→ TASK TO COMPLETE
Change "precise distance" to "exact distance" in the rows below. Leave everything else in the rows unchanged.

Excerpt from a dataset:
**********

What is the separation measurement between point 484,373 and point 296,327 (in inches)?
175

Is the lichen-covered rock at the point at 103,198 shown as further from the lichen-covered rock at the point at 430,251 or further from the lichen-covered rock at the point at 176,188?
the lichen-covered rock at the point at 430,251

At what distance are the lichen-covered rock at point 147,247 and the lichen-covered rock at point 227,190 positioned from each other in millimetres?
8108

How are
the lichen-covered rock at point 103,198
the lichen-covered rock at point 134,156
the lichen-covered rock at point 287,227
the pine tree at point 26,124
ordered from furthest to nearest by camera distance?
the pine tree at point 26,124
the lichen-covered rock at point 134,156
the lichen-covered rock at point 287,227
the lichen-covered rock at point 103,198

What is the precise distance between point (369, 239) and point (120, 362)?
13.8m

**********

→ PROBLEM SOLUTION
What is the separation measurement between point 484,373 and point 296,327 (in inches)?
175

Is the lichen-covered rock at the point at 103,198 shown as further from the lichen-covered rock at the point at 430,251 or further from the lichen-covered rock at the point at 176,188?
the lichen-covered rock at the point at 430,251

At what distance are the lichen-covered rock at point 147,247 and the lichen-covered rock at point 227,190 positioned from each other in millimetres?
8108

How are
the lichen-covered rock at point 103,198
the lichen-covered rock at point 134,156
the lichen-covered rock at point 287,227
the pine tree at point 26,124
ordered from furthest to nearest by camera distance?
the pine tree at point 26,124
the lichen-covered rock at point 134,156
the lichen-covered rock at point 287,227
the lichen-covered rock at point 103,198

What is the exact distance between point (369, 239) and point (120, 362)?
13.8m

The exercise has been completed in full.